US Congress war spend busts $1 trillion mark

Friday 30 July 2010
Two Afghan children look on as a US marine walks past a patrol in Helmand

Two Afghan children look on as a US marine walks past a patrol in Helmand

US President Barack Obama has approved legislation to pay for his Afghanistan surge on the same day that three more US soldiers died in blasts in Helmand.

Congress passed the $59 billion (£38bn) Bill on Tuesday after Republicans stripped it of cash for domestic stimulus programmes.

The new war spending pushes the total Congress has allotted for the wars in Iraq and Afghanistan beyond $1 trillion (£640bn).

Mr Obama had called for a swift passage of the Bill - which includes more than $33.5bn (£22bn) for the additional 30,000 troops in Afghanistan - and to pay for other Pentagon "operational expenses."

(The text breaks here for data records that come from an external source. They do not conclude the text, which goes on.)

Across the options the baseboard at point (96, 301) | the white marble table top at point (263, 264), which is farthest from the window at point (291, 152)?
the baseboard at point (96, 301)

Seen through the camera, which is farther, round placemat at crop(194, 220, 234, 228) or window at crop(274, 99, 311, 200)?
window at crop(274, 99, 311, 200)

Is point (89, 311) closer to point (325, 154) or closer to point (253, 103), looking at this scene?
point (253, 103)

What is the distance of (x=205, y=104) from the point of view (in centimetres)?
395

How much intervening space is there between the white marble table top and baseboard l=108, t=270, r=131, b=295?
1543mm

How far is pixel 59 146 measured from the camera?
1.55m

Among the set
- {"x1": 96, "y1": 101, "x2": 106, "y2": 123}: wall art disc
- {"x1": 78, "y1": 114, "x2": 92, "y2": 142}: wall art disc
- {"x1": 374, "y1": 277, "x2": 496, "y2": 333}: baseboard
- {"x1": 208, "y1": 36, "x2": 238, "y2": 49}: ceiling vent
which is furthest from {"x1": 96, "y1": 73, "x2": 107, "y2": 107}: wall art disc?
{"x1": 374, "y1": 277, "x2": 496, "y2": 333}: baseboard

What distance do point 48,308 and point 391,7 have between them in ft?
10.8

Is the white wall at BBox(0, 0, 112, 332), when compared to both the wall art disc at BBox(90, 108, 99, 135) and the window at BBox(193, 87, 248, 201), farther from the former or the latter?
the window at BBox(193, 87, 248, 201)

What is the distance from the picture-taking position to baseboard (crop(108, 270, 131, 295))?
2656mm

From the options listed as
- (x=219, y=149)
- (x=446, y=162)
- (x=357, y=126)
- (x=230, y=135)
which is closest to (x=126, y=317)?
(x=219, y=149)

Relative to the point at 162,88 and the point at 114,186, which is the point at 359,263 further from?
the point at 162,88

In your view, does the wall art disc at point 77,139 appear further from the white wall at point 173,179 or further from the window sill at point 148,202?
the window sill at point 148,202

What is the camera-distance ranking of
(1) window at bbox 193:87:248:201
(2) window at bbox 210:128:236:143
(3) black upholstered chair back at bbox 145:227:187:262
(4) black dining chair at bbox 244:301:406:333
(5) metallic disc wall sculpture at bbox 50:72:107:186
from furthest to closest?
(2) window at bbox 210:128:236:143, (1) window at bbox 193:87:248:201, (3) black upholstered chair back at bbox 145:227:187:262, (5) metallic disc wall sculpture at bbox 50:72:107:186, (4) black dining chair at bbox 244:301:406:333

The signing took place just days after the unauthorised release of thousands of classified documents about the war that revealed the gulf between Western war propaganda and the brutal reality on the ground.The leak has intensified public debate over the increasingly bloody conflict.

The three US soldiers who died on Thursday brought the death toll this month to at least 63 and surpassed the previous month's record as the deadliest for US forces in the war, now in its ninth year.

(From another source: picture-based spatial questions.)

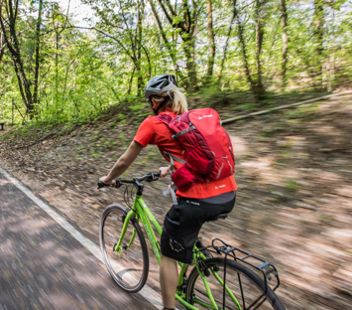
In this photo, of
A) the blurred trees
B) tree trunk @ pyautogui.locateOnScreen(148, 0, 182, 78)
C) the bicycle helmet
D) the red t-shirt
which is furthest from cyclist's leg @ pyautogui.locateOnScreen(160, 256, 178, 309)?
tree trunk @ pyautogui.locateOnScreen(148, 0, 182, 78)

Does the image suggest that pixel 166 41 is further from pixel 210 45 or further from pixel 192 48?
pixel 210 45

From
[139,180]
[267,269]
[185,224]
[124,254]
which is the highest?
[139,180]

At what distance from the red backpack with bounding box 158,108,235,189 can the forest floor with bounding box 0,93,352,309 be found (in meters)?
1.84

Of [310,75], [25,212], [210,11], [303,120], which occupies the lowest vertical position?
[25,212]

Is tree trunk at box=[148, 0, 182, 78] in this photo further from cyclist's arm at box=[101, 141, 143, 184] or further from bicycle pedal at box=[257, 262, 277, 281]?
bicycle pedal at box=[257, 262, 277, 281]

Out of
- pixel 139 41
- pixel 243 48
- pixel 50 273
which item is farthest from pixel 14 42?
pixel 50 273

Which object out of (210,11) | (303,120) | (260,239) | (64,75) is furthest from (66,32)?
(260,239)

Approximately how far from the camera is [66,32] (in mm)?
18984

The violence continued unabated on Friday across the country as British and Afghan troops launched a new offensive in the Sayedebad area of Helmand to try to flush out or kill guerillas who have been attacking Nato and Afghan troops holed up in nearby Nad Ali and Marjah.

Nato has failed to solidify control of Marjah since 15,000 of its troops stormed into the agricultural community five months ago.

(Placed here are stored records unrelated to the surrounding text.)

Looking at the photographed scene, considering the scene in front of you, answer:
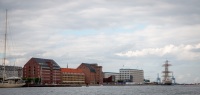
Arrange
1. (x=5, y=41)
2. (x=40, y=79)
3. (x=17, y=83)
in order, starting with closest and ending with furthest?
(x=5, y=41) → (x=17, y=83) → (x=40, y=79)

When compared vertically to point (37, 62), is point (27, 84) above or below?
below

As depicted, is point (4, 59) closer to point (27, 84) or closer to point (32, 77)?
point (27, 84)

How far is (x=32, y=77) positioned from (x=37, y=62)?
9.26m

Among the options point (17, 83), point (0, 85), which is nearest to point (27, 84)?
point (17, 83)

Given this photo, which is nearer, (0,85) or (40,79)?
(0,85)

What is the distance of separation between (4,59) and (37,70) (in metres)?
45.5

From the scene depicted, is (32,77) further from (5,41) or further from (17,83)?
(5,41)

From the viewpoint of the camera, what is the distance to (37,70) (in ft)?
652

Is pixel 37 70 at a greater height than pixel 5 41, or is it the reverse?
pixel 5 41

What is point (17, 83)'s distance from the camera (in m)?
160

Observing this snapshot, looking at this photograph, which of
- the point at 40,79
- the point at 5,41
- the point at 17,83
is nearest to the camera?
the point at 5,41

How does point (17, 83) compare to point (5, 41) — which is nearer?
point (5, 41)

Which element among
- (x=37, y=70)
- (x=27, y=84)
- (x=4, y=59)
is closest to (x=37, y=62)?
(x=37, y=70)

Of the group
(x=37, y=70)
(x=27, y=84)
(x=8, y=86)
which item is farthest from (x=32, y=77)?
(x=8, y=86)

And, in Kabul, crowds threw stones and set fire to a jeep which was involved in a traffic accident in which two Afghan civilians were killed and two injured. The drivers, who fled the scene, were apparently Westerners.

Elsewhere, four Afghan civilians were killed and three injured when their vehicle was hit by a roadside bomb in Zabul province.

In Kandahar a candidate in September's parliamentary election escaped assassination when a bomb planted on a motorcycle exploded.

The Interior Ministry said a woman and a child were killed and another child was wounded in the blast.